Il presidente statunitense, Donald Trump, ha ricevuto la notizia in diretta e l’ha annunciata al vertice della coalizione anti-Isis. Dopo le dichiarazioni di solidarietà all’alleato britannico, l’amministrazione ha ribadito la nuova misura di sicurezza (condivisa da Londra, per altro) che vieta il trasporto di computer portatili e tablet a bordo di aerei provenienti da tutti i paesi mediorientali e africani a rischio terrorismo. Per il segretario di Stato Rex Tillerson, l’Isis è indebolito, ma deve essere “annientato”. Una netta presa di distanza dalle affermazioni della precedente amministrazione Obama, secondo cui l’Isis avrebbe dovuto essere “contenuto e indebolito”. E nel novembre del 2015, proprio il giorno dopo che Obama aveva dichiarato quanto l’Isis fosse “contenuto” avesse “perso terreno”, i terroristi dello Stato Islamico attaccarono a Parigi nel loro più sanguinoso attentato finora condotto in Europa.
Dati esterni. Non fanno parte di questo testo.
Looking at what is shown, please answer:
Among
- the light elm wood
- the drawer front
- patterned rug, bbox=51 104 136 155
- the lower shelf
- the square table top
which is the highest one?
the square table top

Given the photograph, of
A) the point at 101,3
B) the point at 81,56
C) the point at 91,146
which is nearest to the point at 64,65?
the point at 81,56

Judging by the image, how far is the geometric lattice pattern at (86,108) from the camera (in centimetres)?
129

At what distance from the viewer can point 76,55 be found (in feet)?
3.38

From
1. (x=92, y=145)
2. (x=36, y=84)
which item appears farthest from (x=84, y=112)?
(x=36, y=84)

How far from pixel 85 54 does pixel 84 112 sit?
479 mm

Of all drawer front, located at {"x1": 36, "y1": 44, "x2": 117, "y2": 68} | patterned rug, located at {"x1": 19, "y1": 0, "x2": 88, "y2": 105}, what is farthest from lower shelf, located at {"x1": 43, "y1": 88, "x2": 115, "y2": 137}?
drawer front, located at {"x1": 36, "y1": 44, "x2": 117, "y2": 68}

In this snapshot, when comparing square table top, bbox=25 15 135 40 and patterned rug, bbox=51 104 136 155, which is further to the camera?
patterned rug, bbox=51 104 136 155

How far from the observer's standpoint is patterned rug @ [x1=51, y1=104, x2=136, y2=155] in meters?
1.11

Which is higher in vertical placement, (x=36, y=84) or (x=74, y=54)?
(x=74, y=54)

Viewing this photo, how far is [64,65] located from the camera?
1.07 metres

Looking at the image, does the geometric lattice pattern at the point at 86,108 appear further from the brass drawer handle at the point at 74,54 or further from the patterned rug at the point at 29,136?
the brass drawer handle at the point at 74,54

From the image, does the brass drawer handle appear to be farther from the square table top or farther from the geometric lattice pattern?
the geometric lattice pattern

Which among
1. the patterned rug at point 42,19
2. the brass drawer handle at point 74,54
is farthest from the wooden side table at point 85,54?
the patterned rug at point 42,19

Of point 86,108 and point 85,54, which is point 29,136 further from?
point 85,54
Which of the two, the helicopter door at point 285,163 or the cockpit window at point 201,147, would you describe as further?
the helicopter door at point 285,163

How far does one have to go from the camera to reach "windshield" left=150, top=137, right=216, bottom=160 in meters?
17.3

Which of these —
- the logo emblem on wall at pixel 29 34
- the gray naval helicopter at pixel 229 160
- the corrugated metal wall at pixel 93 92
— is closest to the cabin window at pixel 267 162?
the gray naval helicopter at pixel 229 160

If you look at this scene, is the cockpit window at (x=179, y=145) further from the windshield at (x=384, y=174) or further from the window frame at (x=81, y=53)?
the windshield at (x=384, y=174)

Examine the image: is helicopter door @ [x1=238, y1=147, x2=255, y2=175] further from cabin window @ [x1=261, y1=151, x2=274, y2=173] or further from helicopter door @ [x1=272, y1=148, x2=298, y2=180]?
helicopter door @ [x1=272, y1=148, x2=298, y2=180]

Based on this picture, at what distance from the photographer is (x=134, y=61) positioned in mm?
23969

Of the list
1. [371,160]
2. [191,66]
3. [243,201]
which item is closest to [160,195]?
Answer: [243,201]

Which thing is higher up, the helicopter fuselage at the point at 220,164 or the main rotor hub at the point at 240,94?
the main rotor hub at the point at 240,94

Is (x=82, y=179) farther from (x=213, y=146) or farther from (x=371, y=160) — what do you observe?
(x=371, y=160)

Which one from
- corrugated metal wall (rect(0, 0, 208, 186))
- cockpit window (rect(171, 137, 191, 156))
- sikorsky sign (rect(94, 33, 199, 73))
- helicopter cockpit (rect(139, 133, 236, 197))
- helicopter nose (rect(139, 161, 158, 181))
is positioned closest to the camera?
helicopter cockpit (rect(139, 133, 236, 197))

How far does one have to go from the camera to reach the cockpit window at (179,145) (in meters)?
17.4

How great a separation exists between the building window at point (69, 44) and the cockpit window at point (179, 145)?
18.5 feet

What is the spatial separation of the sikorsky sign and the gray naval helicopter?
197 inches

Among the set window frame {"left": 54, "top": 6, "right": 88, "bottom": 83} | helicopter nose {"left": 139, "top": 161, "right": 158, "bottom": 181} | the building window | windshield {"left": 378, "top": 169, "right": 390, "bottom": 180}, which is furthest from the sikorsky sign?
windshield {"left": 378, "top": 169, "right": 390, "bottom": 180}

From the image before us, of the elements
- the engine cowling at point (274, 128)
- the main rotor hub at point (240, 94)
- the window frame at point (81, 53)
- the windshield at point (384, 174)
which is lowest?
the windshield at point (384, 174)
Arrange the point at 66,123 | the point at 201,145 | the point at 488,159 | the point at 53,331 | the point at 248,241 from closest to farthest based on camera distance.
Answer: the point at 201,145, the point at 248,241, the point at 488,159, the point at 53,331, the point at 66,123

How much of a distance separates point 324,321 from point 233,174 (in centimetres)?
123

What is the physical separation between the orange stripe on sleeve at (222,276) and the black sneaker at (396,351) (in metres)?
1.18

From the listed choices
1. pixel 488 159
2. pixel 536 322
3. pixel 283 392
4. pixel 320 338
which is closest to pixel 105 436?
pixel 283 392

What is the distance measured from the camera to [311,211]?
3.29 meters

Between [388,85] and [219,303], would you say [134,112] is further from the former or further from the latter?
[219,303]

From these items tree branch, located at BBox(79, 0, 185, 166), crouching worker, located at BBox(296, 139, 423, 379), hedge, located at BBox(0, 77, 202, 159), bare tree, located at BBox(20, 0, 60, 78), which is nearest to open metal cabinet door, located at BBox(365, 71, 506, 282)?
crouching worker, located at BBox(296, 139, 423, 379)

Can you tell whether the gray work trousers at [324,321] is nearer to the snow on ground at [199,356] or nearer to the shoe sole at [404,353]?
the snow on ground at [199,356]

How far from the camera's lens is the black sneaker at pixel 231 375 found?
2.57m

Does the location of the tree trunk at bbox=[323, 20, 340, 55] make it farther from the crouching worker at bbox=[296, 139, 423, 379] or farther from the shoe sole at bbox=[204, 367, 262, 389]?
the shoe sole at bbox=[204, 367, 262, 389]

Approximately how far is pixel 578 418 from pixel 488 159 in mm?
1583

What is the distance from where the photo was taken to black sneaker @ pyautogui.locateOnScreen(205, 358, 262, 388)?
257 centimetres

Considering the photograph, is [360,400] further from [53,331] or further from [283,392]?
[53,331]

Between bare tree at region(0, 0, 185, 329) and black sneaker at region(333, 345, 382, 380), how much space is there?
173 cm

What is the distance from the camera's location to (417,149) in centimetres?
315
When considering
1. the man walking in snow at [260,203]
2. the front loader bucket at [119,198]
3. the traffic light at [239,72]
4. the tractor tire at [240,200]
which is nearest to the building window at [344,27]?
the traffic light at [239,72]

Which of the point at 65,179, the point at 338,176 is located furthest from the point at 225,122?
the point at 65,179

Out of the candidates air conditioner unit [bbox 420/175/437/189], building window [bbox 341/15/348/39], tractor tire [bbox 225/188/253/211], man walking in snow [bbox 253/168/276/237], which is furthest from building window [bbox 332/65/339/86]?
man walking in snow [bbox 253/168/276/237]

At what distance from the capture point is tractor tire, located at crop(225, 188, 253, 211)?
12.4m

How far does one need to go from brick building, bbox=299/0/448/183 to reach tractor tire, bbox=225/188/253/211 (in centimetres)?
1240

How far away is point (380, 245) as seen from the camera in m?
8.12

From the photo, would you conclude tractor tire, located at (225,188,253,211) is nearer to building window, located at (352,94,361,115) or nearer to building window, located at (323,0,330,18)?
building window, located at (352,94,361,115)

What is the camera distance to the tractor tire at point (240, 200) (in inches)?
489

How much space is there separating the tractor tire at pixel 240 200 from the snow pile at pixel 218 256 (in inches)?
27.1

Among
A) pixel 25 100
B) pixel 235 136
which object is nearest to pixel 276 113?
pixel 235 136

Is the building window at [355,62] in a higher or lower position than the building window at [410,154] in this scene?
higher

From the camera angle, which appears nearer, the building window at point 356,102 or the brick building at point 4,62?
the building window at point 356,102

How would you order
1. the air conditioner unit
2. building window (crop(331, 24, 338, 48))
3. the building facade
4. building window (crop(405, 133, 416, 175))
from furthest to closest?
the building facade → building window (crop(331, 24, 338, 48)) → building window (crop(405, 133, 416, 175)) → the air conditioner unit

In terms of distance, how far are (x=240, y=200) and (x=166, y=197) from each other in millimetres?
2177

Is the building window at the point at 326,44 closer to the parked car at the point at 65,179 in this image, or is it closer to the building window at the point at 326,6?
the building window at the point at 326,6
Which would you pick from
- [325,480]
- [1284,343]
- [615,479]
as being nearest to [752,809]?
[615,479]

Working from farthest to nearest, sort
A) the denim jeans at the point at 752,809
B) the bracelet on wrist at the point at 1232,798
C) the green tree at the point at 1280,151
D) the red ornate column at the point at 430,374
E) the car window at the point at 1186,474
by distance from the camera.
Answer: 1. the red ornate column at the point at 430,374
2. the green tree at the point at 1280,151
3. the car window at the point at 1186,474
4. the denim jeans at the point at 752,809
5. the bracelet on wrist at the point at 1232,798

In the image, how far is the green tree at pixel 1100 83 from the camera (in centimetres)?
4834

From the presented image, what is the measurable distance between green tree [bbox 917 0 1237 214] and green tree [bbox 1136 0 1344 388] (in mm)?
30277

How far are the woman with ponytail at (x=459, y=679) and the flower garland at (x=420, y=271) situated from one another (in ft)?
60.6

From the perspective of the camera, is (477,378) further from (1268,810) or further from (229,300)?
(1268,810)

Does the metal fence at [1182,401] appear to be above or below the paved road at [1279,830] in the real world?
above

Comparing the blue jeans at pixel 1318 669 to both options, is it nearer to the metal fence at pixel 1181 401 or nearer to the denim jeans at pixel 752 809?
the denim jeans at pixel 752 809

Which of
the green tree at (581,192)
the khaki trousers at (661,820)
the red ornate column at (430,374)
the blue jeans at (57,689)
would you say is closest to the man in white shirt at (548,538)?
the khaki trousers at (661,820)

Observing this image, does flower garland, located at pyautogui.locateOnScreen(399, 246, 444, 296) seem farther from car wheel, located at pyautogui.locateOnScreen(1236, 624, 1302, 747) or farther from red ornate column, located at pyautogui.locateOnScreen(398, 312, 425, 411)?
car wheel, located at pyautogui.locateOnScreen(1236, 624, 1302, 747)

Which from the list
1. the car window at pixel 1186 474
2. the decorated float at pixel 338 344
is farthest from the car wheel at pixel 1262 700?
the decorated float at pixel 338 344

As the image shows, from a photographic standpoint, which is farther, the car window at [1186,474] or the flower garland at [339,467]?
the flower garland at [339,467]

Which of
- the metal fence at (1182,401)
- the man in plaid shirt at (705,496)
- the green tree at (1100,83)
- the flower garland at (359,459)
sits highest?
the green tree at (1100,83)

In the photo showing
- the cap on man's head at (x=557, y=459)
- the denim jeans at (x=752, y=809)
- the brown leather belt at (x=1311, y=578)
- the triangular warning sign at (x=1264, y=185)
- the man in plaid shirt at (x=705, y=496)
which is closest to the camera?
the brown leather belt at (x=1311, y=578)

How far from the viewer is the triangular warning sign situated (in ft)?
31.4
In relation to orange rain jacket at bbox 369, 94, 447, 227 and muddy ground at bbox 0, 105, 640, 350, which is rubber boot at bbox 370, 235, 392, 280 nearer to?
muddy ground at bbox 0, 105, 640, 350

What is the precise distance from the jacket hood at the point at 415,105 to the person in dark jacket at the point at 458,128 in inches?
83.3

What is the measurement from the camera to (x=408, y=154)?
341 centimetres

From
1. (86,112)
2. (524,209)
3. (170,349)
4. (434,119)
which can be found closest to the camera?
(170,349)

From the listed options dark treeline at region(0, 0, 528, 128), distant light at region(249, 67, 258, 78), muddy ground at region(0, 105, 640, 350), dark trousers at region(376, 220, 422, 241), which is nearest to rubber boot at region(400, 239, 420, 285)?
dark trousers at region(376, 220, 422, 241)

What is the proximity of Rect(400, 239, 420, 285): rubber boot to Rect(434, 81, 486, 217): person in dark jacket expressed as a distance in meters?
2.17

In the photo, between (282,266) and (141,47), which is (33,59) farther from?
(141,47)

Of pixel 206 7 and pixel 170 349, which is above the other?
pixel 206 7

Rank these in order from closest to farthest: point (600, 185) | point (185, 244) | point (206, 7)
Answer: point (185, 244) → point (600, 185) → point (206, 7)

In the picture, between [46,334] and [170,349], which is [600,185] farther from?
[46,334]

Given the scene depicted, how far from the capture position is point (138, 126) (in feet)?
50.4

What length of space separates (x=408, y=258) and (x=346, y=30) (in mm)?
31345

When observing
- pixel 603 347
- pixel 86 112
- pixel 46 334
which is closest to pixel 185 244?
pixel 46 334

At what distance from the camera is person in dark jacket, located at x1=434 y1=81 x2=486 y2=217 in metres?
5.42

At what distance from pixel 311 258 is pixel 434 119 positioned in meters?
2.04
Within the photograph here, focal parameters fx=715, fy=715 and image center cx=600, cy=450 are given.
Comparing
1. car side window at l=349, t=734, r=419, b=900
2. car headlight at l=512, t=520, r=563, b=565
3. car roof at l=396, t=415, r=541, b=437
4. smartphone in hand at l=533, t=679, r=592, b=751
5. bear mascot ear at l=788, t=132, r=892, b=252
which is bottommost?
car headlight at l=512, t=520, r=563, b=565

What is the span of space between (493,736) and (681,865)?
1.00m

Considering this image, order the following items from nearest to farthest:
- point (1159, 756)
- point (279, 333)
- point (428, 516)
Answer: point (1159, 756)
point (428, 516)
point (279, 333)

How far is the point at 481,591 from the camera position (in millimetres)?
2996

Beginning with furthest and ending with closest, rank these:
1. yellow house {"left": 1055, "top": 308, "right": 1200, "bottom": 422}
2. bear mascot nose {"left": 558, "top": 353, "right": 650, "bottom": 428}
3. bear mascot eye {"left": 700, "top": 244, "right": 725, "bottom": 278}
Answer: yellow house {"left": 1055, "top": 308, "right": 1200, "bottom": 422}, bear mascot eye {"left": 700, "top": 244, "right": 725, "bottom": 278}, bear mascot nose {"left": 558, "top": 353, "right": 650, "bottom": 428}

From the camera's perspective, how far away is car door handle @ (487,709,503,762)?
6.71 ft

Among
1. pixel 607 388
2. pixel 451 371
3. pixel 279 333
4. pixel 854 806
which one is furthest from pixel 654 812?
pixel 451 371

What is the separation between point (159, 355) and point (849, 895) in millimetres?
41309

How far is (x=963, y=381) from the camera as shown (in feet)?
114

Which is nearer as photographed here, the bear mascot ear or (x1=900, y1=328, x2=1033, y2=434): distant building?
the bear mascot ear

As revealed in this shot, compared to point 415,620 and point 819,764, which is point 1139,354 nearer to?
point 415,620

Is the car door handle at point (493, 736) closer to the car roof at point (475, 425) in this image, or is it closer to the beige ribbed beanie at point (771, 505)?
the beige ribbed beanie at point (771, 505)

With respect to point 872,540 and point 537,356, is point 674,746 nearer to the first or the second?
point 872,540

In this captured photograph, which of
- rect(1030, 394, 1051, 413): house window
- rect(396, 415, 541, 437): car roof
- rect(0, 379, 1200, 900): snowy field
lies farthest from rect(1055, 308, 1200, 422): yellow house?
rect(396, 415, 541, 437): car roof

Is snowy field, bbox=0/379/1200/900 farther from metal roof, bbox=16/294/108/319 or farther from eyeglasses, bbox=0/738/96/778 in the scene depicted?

Contenuto, indebolito, costretto ad arretrare o “annientato” sul campo che sia lo Stato Islamico, il pericolo del lupo solitario che agisce in Europa e negli Usa ci sarebbe comunque. E i controlli agli aeroporti, benché utili a sventare attentati su aerei e dirottamenti (anche se le tecniche di controllo sono sempre tarate sui terroristi del passato), non servono a fermare jihadisti che sono (nella maggioranza dei casi) già residenti nelle nostre città. Per cercare di prevenire il lupo solitario servirebbe qualcosa di “scandaloso” da un punto di vista della correttezza politica: fermare la predicazione all’odio. Nel Regno Unito, all’indomani dell’attentato di Al Qaeda a Londra del 2005, Tony Blair aveva fatto approvare il Terrorism Act nel 2006. Poiché condannava anche “l’incoraggiamento al terrorismo” e la predicazione dell’odio, il Terrorism Act aveva sollevato da subito un vespaio di polemiche in difesa della libertà di espressione e (trattandosi di terrorismo di ispirazione islamica) anche di religione. Ma l’attentatore che lancia l’attacco suicida è solo l’ultimo anello della catena e quando si muove è già troppo tardi. La sua vera “arma”, al di là dei mezzi rudimentali che può usare (e potrebbero essere, come si è visto, qualunque cosa), è l’ideologia. Ed è questa che deve essere combattuta. Cercare di combattere la predicazione all’odio, senza sopprimere la libertà di religione: è il rebus che, da anni, le democrazie occidentali cercano di risolvere. Evidentemente non l’hanno ancora sciolto.